A good game cannot be diminished by having expected even more of it. You find it just as good as… you find it. Due to my personal taste in games, I have recently been recommended indie games like FAR: Lone Sails, Yoku’s Island Express, Return of the Obra Dinn, Untitled Goose Game and many more. I followed all of those recommendations with more or less similar expectations (that I would like them!). The surprising result: I liked them all differently! And when someone trustworthy told me: “Play A Short Hike, you’ll probably like it”, I did as they said. And I expected to like it. The trailer told me pretty much exactly what kind of game it was: A short feel-good game with likeable dialogues and a touching story. Been there, done that. But you also listen to records from bands you have heard one of before. What I mean to say is: What’s good is good.
The game starts in front of a cabin on a small island. A bird called Claire visits her aunt for a few days and finds out that she has no phone reception. Ah yes. Teenage brat is dependent on her mobile, gives off all kinds of smart oneliners and discovers the beauty of nature on her way to her technical world. So Claire indeed discovers a variety of beautiful places and meets friendly people who help or ask for help, who offer to race her or invite her to a game of beachstickball. Ah yes. Sidequests and hurdles that make the game experience wider. Talk to all the characters. Explore. Inhale. Despite me recognizing every single aspect of the game from previous gaming experiences, I enjoyed the game and wondered in what way the ending would touch me, because part of my expectations was just that.

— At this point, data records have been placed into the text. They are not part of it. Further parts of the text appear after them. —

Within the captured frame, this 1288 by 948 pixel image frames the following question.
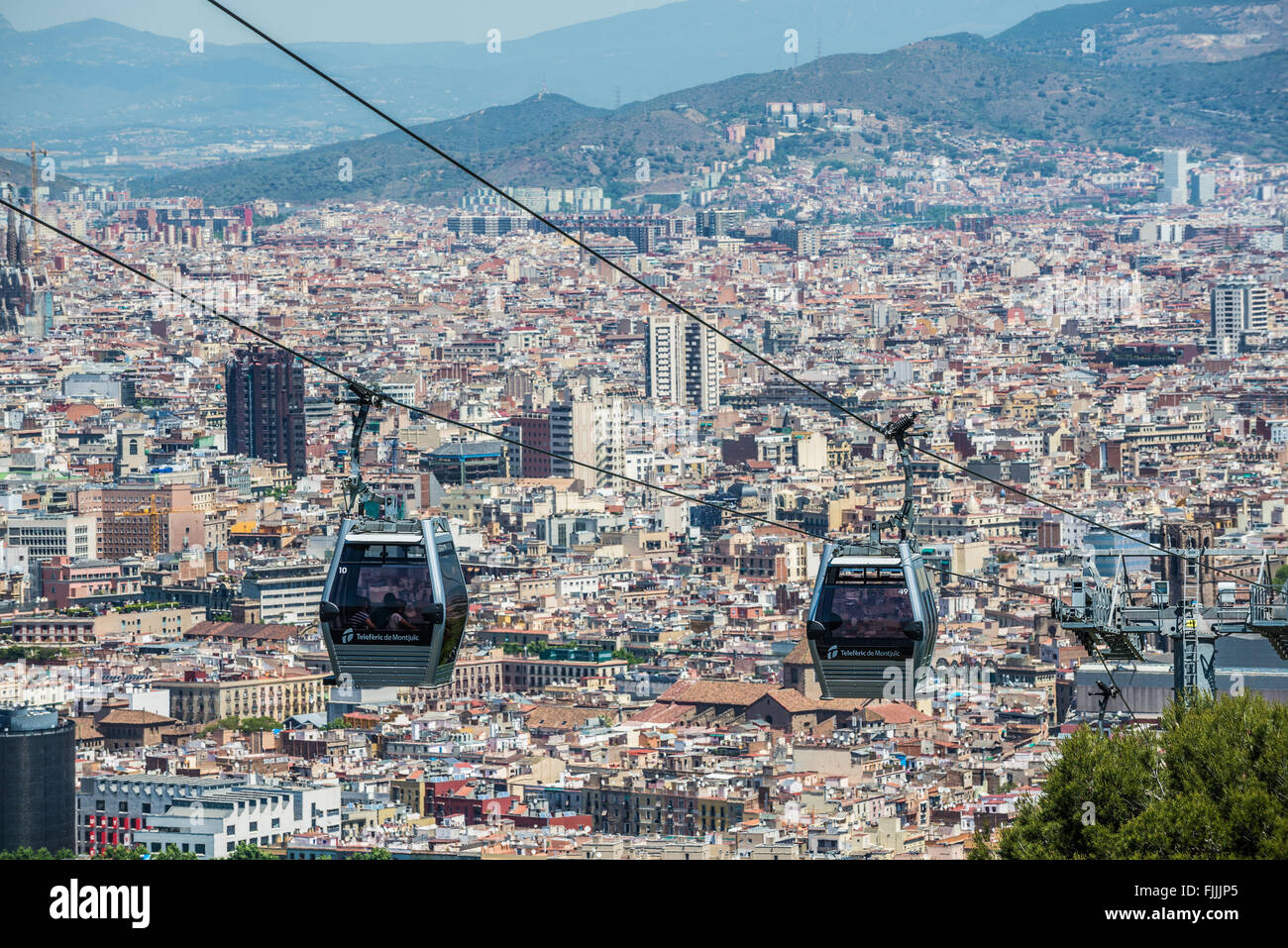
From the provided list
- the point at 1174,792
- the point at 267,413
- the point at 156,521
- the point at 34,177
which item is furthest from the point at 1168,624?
the point at 34,177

And yes, there was a touching story twist right there at the end. You see, Claire is not a spoiled smartphone brat who discovers her love for nature over the course of the day. She was sent to her aunt by her mother because her mother had to undergo risky surgery of which she hadn’t told Claire anything. It’s a well-written, emotional twist that takes place up there on the highest peak and I could write another text for Wall Jump about it. And if the game stopped here, it would be a solid, heartwarming indie game. But it’s not about this moment, it’s about the place – the island of “A Short Hike”. Because after you reach the climax of the game, you get the opportunity to glide back down and circle the whole island you’ve been exploring, climbing and experiencing, along with all the wonderful characters you’ve encountered. And that’s when I noticed just how well everything fits together. I landed back where I had started and approached Claire’s aunt who asked about Claire’s day. Claire recounted her day enthusiastically, remembering more and more weird and beautiful little stories. And suddenly, all the mini-games and tutorials and game-extending measures became real experiences. It was just a wonderful day without anything extraordinary happening. Everything I had witnessed became an experience.

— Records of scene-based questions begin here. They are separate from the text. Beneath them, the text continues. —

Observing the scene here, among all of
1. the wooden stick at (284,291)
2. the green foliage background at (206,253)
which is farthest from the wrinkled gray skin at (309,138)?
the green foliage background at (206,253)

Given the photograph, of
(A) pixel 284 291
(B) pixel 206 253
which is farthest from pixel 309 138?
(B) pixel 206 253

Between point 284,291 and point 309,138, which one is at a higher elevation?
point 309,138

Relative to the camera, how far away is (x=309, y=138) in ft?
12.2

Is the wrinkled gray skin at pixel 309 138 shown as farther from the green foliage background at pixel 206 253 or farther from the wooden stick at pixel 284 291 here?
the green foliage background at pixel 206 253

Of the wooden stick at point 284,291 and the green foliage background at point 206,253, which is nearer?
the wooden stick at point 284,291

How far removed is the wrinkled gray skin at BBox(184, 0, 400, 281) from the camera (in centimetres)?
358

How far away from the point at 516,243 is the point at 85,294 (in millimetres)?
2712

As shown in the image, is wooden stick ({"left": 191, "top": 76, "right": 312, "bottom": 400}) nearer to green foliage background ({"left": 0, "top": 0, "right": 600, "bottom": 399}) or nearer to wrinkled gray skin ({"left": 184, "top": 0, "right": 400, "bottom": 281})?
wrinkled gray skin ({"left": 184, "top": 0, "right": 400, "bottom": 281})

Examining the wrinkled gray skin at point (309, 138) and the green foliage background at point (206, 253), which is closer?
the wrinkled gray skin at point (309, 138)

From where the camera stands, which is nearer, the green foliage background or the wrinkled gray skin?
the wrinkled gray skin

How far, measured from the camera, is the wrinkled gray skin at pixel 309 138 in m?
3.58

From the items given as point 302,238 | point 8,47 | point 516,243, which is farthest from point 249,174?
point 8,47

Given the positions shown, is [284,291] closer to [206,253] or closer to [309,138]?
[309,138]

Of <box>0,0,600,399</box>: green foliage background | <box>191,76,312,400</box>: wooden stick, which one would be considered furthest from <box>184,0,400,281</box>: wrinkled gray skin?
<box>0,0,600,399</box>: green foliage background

Only by pressing “A” again to talk to Claire’s aunt once more after that dialogue, Claire talkes about the conversation with her mother. And when this dialog is over as well and you actively talk to her a third time, Claire says only this: “I’m really glad I came“. That’s when the game took me in its feathered arms. I felt just the same as Claire. I was really glad having played the game. And it only became clear to me with this last line of text. I knew what to expect when I started the game. But I did not know what to expect.
A Short Hike is a one-person project by Canadian developer adamgryu, first released in 2019 and available for PC and Nintendo Switch. It follows a similar dialogue style as Night in the Woods and Wandersong and doesn’t have to hide behind either of them. My expectations for the next project are immense!